It’s officially 2021, and if 2020’s global pandemic didn’t cause enough chaos, destruction and desolation, HBO’s release of “Godzilla vs. Kong” certainly will. We’ve been subjected to brawls between Nate Robinson and Jake Paul, McGreggor and Cormier and the battle of the old men, Roy Jones Jr. and Mike Tyson. Arguably, quarantine has given us an appetite for watching two warriors beat the hell out of each other for our own personal enjoyment.
But what could possibly be bigger than these noteworthy boxing matches? HBO believes the two most iconic monsters in movie history fit the bill, forcing them head-to-head in this most recent installment of the monster movie genre. The trailer, dropping on Jan. 24, racked up a massive 19 million views on the first day, proving there is clearly an audience ready to indulge in the CGI orgy teased in the trailer. In fact, the last three installments of these monsterverse films have proven the audiences loyalty. Although they are not usually the most critically acclaimed films, “Godzilla,” “Kong: Skull Island” and “Godzilla: King of the Monsters” all grossed $529 million, $566 million and $386 million, respectively. Imagine the numbers a collaboration between these two could produce.
HBO has set the release date on their streaming service and in theaters for March 26, 2021, and anticipation is already building online. Twitter has exploded with ideas and theories about the outcome as the trailer promises, “ONE WILL FALL.” Obviously, we all are entitled to our own speculation, whether in favor of our favorite monster or trying to consider which monster is most financially valuable to the studio for years to come.

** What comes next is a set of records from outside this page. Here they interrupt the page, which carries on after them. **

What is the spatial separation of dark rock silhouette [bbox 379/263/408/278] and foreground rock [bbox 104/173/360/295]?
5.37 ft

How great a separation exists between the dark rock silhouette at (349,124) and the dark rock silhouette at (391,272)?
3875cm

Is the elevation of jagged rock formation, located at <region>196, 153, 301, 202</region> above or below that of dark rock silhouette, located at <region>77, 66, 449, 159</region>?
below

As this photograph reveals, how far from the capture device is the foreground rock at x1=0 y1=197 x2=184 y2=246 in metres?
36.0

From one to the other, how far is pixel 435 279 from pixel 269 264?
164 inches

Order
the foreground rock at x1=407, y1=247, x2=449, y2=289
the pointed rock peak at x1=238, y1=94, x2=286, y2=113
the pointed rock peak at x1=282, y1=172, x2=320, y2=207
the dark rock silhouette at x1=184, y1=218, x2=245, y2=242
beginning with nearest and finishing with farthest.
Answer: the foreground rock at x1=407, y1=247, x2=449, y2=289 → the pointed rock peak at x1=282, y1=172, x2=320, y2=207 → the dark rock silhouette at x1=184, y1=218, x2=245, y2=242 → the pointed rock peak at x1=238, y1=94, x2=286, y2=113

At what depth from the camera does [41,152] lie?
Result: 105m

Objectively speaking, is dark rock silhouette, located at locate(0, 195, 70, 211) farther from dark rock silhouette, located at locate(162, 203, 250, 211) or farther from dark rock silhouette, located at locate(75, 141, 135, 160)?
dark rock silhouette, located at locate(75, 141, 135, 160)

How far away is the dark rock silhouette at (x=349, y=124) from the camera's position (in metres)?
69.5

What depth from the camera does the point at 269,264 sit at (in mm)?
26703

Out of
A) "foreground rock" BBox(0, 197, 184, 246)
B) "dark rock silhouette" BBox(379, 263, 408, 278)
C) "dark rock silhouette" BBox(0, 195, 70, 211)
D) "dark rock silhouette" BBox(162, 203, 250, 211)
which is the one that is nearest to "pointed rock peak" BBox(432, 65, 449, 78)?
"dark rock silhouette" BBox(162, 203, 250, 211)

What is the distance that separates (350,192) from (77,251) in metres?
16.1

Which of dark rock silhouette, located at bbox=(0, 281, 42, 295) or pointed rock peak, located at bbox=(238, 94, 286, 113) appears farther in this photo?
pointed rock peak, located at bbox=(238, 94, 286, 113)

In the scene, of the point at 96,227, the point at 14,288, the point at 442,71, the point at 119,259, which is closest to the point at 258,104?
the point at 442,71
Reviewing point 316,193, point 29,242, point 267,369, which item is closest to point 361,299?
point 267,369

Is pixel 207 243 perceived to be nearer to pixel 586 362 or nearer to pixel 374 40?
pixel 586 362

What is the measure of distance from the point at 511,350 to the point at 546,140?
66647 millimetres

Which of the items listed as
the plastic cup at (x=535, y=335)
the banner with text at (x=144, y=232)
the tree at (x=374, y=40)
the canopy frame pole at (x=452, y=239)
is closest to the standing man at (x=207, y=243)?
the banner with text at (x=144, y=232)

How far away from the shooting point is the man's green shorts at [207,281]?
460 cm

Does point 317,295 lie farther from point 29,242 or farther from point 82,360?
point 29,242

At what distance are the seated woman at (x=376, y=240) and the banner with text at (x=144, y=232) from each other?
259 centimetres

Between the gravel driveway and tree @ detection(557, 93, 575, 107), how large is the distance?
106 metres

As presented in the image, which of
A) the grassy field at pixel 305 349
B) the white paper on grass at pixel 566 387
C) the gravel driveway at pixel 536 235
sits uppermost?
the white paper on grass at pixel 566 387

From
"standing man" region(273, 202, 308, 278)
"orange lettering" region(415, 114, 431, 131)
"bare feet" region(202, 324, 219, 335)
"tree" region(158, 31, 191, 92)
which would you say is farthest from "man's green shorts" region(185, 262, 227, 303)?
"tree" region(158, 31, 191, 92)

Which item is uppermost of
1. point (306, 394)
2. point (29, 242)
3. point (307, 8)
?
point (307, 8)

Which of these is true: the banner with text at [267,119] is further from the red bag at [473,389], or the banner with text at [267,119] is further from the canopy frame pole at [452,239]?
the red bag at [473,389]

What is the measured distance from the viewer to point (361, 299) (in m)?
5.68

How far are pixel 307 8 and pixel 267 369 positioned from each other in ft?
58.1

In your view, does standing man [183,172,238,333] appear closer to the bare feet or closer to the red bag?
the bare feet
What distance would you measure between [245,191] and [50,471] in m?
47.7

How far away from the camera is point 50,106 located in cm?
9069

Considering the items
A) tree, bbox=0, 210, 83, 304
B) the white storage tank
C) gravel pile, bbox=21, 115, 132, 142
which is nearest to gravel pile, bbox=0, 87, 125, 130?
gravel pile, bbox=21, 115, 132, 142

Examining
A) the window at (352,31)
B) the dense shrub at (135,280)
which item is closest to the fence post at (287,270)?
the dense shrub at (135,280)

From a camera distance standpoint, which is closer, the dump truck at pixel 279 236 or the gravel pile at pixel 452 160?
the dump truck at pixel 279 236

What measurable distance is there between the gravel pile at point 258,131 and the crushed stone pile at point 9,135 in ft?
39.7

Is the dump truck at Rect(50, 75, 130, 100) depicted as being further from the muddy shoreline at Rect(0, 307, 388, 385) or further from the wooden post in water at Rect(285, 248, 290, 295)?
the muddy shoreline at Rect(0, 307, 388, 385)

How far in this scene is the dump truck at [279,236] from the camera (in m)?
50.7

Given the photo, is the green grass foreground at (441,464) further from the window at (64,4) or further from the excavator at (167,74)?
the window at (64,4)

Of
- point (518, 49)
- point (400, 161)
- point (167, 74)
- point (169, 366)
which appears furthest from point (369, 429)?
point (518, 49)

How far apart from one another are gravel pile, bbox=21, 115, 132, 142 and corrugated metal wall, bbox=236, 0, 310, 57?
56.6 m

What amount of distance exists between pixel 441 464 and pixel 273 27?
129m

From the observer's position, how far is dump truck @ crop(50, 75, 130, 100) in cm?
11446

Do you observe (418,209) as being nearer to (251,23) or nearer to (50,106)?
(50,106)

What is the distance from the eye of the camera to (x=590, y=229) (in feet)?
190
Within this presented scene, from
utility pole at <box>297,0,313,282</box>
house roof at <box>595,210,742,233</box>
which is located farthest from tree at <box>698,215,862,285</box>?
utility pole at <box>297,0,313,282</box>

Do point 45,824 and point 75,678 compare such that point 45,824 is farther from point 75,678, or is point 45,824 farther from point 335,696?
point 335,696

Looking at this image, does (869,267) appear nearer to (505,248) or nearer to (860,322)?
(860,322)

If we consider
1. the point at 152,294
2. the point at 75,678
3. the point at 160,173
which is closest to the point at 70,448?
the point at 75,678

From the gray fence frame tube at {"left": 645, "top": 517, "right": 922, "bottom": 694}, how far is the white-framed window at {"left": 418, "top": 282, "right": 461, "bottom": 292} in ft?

Personally, the outcome is not particularly important to me, but the numbers Kong put up in one film compared to that of Godzilla in two suggest the odds may be in the favor of the giant gorilla, not to mention the trailer depicts Kong as the more sympathetic of the two.
Regardless, HBO can expect to continue their hot streak of big numbers. From the release of “Wonder Woman: 1984” to the upcoming release of Denzel Washington’s new serial killer film, “The Little Things” and the eventual release of the highly anticipated correction to the disaster that was “The Justice League,” “The Snyder Cut,” HBO is on a hot streak; there is no way around it. This monster film promises big numbers for them and ultimately may lead to streaming dominance.
In fact, the only thing that may cause more destruction to a city than a massive monster battle between Godzilla and Kong is the streaming service’s destructive impact to the movie theater industry. How can a potentially compromised gathering spot like a movie theater compete with a major streaming site like HBO, when most of their revenue comes from concessions and higher ticketing costs? Why would the consumer put themselves at risk to attend a theater and pay over priced concessions when they could benefit from an entire month of HBO Max for the price of one night at the theater? But I digress.
Overall, this CGI monster fest promises to do big things both for the streaming site and for the future of the monster genre. One will fall; one will stand victorious. Unfortunately, the biggest fall will ultimately be the destruction of a beloved member of the entertainment industry which has been brutalized by the COVID-19 pandemic and the “innovations” that arouse the greed of streaming platforms. But in terms of our topical characters, Godzilla and Kong, only one shall survive.